Real-time Machine Condition Monitoring System for Predictive Maintenance

This technology offer presents an AI-based real-time classification and inference system to detect various machine operating conditions based on trained vibration patterns.

This solution uses Neuromorphic AI engine based on 3-layers artificial neural network with Radial Basis Function as activation function to model linear and non-linear vibration patterns. This solution operates without the need of a GPU, it incorporates a condition monitoring system and a low power edge-based AI.

This solution supports common types of condition-based monitoring including vibration analysis and monitoring, and temperature tracking. Real-time data is gathered through sensors, providing an ongoing method of testing and tracking machine health. Besides preventive maintenance, the solution also provides a predictive maintenance technique, in which the system spots upcoming equipment failure, and hence maintenance can be proactively scheduled when it is needed, and not before.

• AI based real-time classification and inference system to detect various machine operating conditions based on trained vibration patterns.
• Neuromorphic AI engine based on 3-layers artificial neural network with Radial Basis Function as activation function to model linear and non-linear vibration patterns.
• Does not requires a large training dataset. Ability to learn-on-the-fly (incremental learning) various vibration patterns while machine is in continuous operation.
• Detection of machine anomaly (report unknown vibration patterns). Able to learn (supervised) on-the-fly, any detected anomaly without the need to bring the system offline.
• Scalable system, ability to support multiple wireless accelerometers (or vibration sensors) across a large area using wireless mesh configuration for monitoring of multiple machines.
• Ability to adapt and use other sensors types such as sound and Acoustic Emission (AE) sensors.

1. Bearing conditions monitoring of a large motor

• Monitoring of rotational bearing health of a large electric motor pump

2. Tool conditions monitoring of a CNC machine

• A worn tool can increase the friction between the tool and the workpiece, affecting the machining quality and may cause time and production loss.
• Indirect method of tool condition monitoring via real-time acquisition of vibration signals during the machining process.
• AI-based prediction and inference of a tool condition.
• Monitoring from a CNC machine’s tool holder.

3. Anomaly (outlier) detection

• Anomalies can represent early signs of machine fault or failure, and are generally difficult to monitor or detect due to absence or insufficient information.
• By using Neuromorphic AI, unknown or out-of-range machine vibration patterns are treated as anomalies by default, which raise suspicions by differing significantly from the majority of the known vibration patterns.

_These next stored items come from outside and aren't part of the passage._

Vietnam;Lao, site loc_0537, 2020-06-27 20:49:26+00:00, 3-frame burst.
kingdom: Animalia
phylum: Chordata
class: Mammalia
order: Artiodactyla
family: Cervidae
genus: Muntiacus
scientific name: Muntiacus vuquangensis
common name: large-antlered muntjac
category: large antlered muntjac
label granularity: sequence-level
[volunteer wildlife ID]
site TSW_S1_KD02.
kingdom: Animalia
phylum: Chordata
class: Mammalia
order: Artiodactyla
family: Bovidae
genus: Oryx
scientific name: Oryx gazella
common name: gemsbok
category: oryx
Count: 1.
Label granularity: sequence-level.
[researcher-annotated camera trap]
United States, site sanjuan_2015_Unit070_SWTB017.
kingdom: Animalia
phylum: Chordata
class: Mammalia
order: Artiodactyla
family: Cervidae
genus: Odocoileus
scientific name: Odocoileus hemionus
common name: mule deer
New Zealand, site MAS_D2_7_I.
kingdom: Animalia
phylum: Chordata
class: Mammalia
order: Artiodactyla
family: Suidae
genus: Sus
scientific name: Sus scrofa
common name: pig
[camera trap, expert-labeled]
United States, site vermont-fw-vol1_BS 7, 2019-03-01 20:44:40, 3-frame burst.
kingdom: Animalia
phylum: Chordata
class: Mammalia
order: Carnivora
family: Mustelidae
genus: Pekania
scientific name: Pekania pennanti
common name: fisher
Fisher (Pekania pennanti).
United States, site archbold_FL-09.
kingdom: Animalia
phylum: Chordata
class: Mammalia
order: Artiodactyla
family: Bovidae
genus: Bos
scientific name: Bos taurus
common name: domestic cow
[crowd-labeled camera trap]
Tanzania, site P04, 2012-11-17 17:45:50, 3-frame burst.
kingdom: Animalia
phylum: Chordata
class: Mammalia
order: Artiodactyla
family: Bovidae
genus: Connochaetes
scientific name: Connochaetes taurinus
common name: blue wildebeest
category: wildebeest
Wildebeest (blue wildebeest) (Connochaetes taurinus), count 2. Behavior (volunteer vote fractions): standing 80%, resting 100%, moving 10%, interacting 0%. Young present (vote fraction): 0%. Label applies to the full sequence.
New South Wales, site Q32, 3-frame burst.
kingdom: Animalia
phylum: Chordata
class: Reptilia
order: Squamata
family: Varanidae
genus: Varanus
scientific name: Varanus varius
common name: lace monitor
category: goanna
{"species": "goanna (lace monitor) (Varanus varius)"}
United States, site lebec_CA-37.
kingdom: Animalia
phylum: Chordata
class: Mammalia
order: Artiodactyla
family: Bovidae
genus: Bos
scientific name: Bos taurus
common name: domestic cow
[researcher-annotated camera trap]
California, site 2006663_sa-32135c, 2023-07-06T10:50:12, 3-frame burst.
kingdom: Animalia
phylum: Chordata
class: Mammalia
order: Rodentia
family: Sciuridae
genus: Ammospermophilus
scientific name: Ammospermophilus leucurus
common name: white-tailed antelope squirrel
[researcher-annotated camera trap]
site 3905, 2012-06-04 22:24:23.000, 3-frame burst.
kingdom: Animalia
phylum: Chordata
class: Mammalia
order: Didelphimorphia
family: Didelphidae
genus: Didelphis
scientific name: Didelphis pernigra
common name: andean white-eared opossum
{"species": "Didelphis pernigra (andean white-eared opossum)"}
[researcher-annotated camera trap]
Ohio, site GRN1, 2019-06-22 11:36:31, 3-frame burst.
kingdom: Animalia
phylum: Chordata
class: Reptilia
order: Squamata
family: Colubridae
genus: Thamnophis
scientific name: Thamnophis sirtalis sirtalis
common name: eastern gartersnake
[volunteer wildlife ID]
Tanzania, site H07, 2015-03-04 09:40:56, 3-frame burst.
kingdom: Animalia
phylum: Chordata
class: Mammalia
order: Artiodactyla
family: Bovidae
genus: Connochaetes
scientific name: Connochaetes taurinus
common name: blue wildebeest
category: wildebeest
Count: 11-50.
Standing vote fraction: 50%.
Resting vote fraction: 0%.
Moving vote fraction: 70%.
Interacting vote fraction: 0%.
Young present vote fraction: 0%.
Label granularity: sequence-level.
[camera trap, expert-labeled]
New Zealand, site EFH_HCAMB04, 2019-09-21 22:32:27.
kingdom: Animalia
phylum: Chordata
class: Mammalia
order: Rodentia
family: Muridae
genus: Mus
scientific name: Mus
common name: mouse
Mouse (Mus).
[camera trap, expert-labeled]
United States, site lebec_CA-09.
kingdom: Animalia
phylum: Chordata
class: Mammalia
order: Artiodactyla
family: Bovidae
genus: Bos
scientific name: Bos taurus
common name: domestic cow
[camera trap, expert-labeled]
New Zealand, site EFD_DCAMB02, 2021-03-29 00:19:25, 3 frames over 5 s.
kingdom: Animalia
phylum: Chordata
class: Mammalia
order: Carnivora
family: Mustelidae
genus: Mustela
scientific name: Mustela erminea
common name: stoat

• Extends the time between maintenance shutdowns. This is because maintenance is done on an as-needed basis.
• Does not require a large training dataset. The solution is able to learn-on-the-fly (incremental learning) various vibration patterns while machine is in continuous operation.
• Detect machine anomaly (report unknown vibration patterns). The solution is able to learn (supervised) on-the-fly, and detects anomaly without the need to bring the system offline.
• Scalable system. The solution is able to support multiple wireless accelerometers (or vibration sensors) across a large area using wireless mesh configuration for monitoring of multiple machines.